Poursuivez le texte ci-dessous sur Ovide et son œuvre poétique, à partir de sa dernière phrase.

EXTRAIT DU DOCUMENT:
┌──

Un poète latin aujourd’hui

Les poètes latins sont-ils à la mode ? Ont-ils toujours quelque chose à nous dire ? Les Odes d’Horace ont paru retraduites en 2004, chez Gallimard. Aujourd’hui, ce sont les éditions P.O.L qui publient les Tristes et les Pontiques d’Ovide, dans une toute nouvelle traduction de la romancière Marie Darrieussecq. 

Tristes Pontiques

Ovide est le dernier d’une Pléiade majeure, celle des cinq poètes latins de l’Âge d’Auguste : né en 43 av. J.-C., il est de 20 ou 30 ans le cadet de Virgile et d’Horace, d’environ 10 ans celui de Tibulle et Properce. Comme ces deux derniers, il a surtout pratiqué l’élégie, héritée des Grecs comme l’épopée ou l’ode lyrique, et fondée sur une forme précise, le distique élégiaque, qui fait alterner un vers long, l’hexamètre dactylique, et un plus court, le pentamètre.

L’élégie a pour thème traditionnel la plainte et, dans la poésie latine, l’expression de l’amour et l’adresse à l’aimée. Ovide n’a pas failli à cet usage, mais son inventivité, sa biographie et sa position de benjamin d’une génération l’ont amené à développer une œuvre variée, marquée par l’innovation et la singularité. C’est un poète qui fait évoluer les genres. Si, comme ses aînés, il commence par l’élégie amoureuse (Les Amours), il crée rapidement un nouveau sous-genre à l’intérieur de celle-ci en imaginant les lettres que les héroïnes de la mythologie grecque auraient pu écrire à leurs amants (Les Héroïdes) ; amour et plainte, plaintes d’amour, pure fiction (il fait parler des personnages fictifs féminins !) : Ovide respecte le code tout en innovant. Invention à nouveau : il applique la forme élégiaque au didactisme libertin, dans L’Art d’aimer, le célèbre traité de séduction qui, avec Les Métamorphoses, suffit à la postérité du poète.

└──

DONNÉES:
┌──

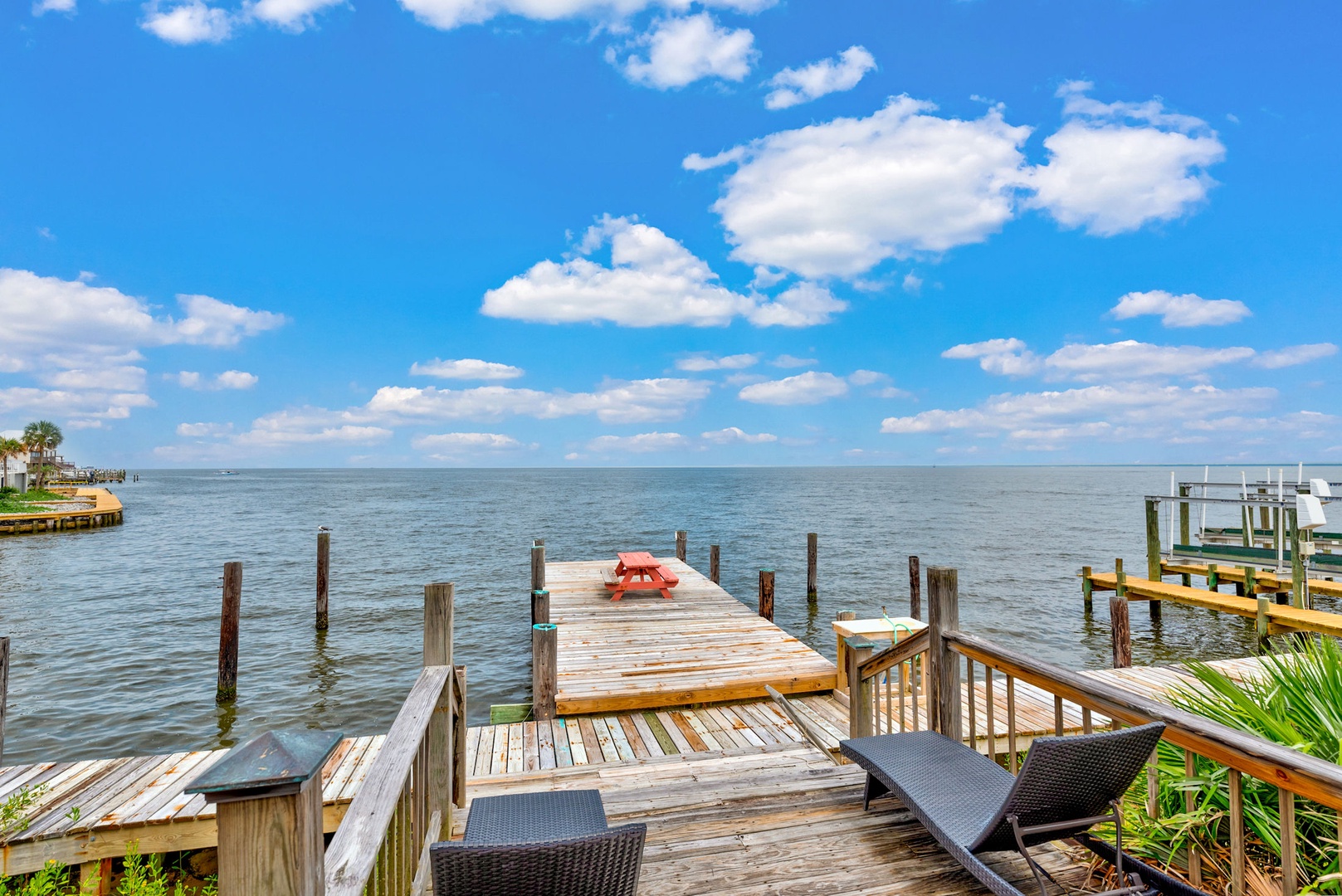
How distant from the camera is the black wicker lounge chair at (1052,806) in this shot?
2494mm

└──
┌──

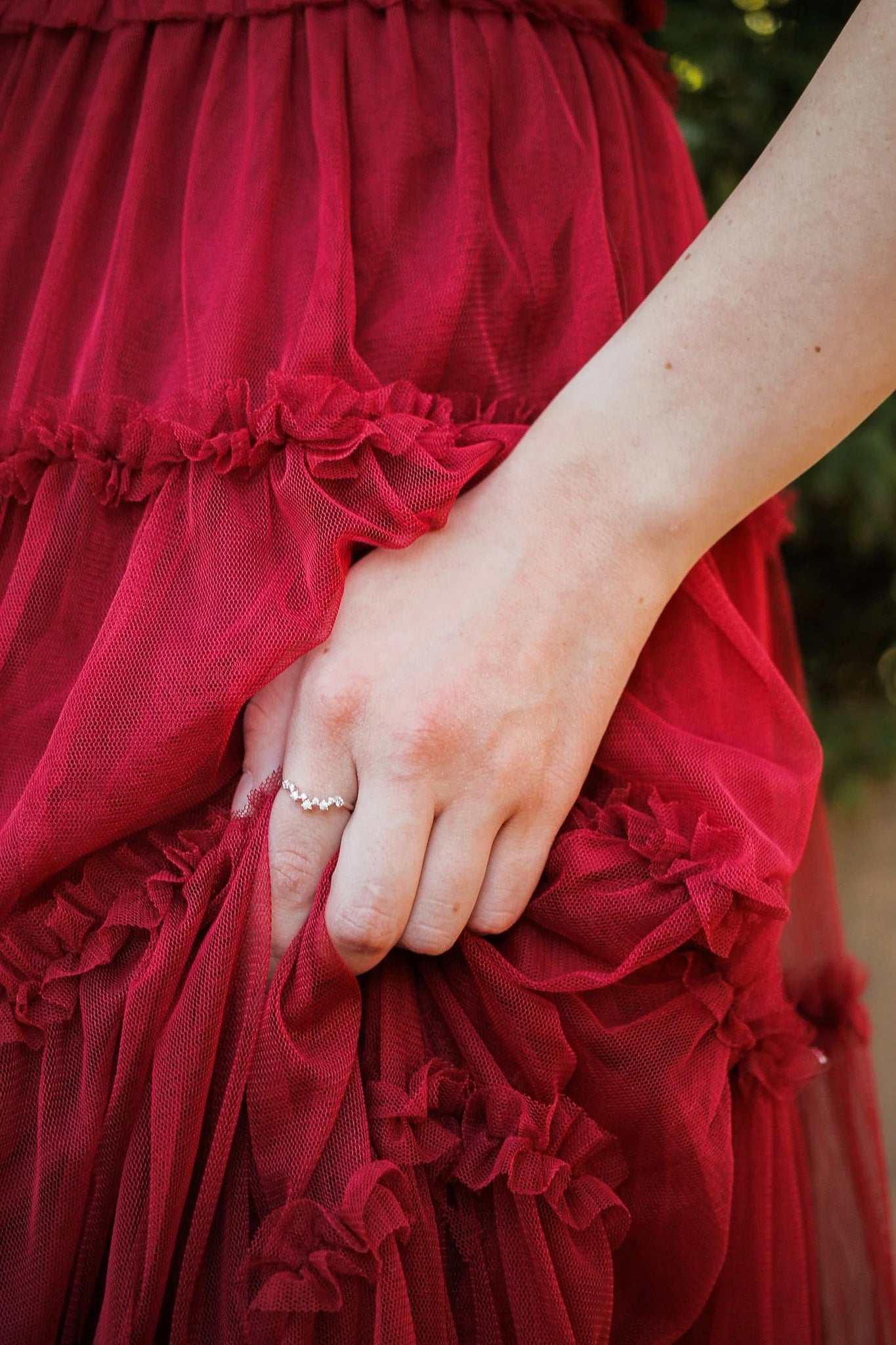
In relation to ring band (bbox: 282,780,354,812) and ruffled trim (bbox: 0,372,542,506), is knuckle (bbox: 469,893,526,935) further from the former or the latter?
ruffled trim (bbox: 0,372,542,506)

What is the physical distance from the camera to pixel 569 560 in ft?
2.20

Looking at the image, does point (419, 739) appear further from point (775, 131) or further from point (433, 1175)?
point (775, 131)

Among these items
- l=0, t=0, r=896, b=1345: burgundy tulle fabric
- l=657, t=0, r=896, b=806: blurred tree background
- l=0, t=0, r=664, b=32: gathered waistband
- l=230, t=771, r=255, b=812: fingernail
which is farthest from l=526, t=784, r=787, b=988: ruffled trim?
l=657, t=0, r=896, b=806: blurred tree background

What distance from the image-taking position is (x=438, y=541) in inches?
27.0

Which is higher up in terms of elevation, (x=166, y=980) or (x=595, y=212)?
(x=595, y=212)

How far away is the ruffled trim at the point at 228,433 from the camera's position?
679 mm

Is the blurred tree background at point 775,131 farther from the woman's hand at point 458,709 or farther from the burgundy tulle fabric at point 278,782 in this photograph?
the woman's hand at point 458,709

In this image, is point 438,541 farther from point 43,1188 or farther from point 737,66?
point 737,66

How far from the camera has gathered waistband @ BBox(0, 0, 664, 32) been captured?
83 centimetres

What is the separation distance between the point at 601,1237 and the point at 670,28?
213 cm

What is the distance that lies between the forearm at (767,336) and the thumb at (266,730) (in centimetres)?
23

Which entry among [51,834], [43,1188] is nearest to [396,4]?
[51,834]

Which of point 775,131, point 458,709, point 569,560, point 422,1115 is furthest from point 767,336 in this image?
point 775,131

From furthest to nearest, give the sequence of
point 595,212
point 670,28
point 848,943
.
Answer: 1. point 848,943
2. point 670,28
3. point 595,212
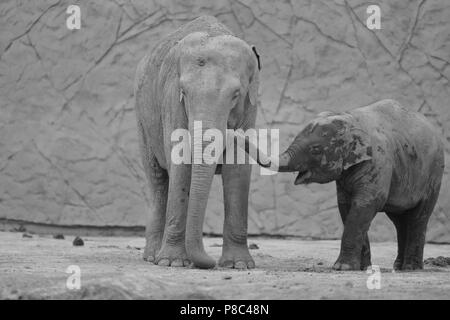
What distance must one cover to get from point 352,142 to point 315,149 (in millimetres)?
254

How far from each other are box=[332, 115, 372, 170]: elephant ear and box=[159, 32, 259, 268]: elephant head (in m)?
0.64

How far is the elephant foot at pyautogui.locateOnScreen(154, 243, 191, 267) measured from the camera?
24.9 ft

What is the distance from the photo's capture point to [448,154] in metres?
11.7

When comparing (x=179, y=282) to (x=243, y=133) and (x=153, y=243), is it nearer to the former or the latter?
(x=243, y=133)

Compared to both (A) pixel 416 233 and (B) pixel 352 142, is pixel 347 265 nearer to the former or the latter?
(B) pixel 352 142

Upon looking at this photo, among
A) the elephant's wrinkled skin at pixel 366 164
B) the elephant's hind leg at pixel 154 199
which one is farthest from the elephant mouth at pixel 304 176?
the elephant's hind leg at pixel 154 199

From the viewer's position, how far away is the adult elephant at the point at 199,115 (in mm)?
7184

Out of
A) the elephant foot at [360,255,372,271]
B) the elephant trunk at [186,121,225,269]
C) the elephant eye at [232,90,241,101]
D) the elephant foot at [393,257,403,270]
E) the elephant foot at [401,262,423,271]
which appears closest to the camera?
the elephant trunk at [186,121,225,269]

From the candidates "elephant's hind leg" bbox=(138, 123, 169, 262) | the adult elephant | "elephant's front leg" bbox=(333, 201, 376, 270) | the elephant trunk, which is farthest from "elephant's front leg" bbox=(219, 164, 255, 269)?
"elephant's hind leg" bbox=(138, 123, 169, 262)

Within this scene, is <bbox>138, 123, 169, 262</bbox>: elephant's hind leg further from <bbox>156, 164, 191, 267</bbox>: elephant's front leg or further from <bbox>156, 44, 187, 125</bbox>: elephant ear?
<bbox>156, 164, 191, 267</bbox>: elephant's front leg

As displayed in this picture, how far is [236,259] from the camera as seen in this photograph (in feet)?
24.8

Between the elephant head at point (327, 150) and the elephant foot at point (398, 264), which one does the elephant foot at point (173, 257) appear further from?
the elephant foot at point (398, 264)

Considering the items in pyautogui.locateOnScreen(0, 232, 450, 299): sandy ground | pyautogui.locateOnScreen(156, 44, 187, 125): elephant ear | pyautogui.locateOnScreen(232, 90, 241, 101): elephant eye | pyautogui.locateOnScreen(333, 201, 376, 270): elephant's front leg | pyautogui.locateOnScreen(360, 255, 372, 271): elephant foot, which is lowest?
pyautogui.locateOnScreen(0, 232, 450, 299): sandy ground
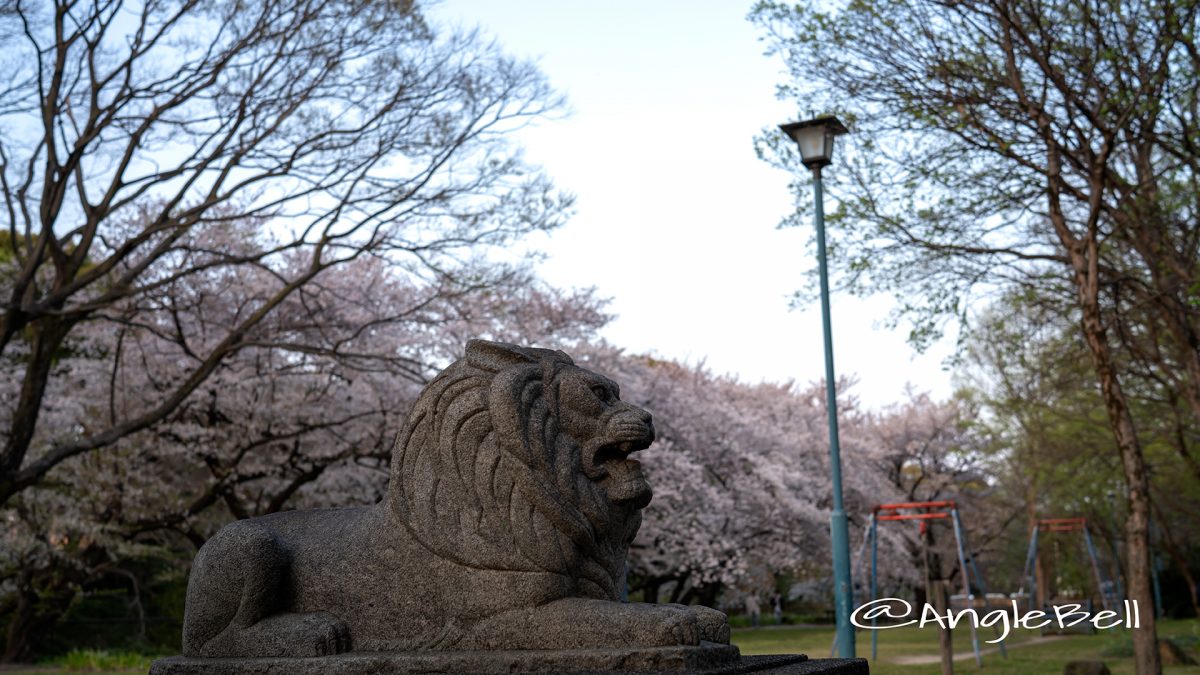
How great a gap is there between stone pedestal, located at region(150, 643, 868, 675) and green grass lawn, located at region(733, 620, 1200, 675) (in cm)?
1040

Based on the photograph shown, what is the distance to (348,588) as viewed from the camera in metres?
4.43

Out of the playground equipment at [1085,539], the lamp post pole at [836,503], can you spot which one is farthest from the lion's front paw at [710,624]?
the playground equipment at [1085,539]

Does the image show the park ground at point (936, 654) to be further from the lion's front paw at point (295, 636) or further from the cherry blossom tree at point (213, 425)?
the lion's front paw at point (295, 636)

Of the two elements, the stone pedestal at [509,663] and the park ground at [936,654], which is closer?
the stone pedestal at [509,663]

└──

RÉPONSE:
Ces Métamorphoses, écrites dans le mètre de l’épopée (l’hexamètre), développent en 12 000 vers de nombreuses fables de la mythologie grecque, en autant de mini-épopées (epullia) cousues entre elles. À travers elles, il fut avec Virgile le poète latin le plus connu et le plus exploité au Moyen Âge et à la Renaissance ; elles ont nourri l’art et la littérature moderne, depuis la Renaissance jusqu’au xxe siècle.

La fin de sa vie est tragique et romanesque (elle inspirera plusieurs romans au  xxe siècle) : poète de cour, proche du pouvoir, il a déplu à Auguste pour avoir commis une « faute », qui restera secrète et fera couler beaucoup d’encre. On s’accorde à supposer, d’après les allusions d’Ovide lui-même, qu’il a vu quelque chose qu’il n’aurait pas dû, d’ordre scandaleux. En 8 apr. J.-C., avec pour prétexte officiel l’immoralité de L’Art d’aimer (qui aurait perverti les mœurs romaines), l’Empereur l’exile au bout du monde, sur les rives de la Mer Noire, chez les Barbares, là où personne ne parle latin ni grec, dans un paysage de marais désertiques. Un exil brutal en dehors de la civilisation, du raffinement, de la littérature, des mondanités, de tout ce qui faisait la vie d’Ovide.

Le lyrisme de l’exil

Ovide exilé écrit : c’est sa seule ressource ; ce poète qui s’identifie totalement au vers et à l’écriture poétique — avec orgueil, il a dit de lui-même que tout ce qui sortait de sa plume était vers — ne dispose que de ce moyen pour survivre. Il recourt à la poésie, tout à la fois consolatrice et utilitaire, pour exprimer les périls du voyage, l’insécurité, l’isolement linguistique, la séparation de son épouse, de sa fille et de ses amis — le deuil de toutes choses. Les lettres-poèmes qu’il adresse à ses proches, parents ou amis, mêlent descriptions, plaintes, démonstrations d’affection, mais aussi requêtes, suppliques, reproches. L’enjeu est pour lui d’amener quelqu’un d’assez solidaire et influent à obtenir d’Auguste un adoucissement de sa peine, un exil plus proche de Rome et moins… barbare. Il n’y parviendra pas.

buste d'Ovide

Le personnage fascine, mais il peut agacer par son assurance, sa prétention, son succès aussi. Il peut irriter les modernes que nous sommes par son statut de poète de cour, sa flagornerie dénuée de tout scrupule — mais c’est un Romain, et d’être poète sous une autocratie naissante pouvait avoir pour rançon l’inféodation au pouvoir. L’impudeur de ses plaintes dérange aussi (« une chochotte », dit Marie Darrieussecq).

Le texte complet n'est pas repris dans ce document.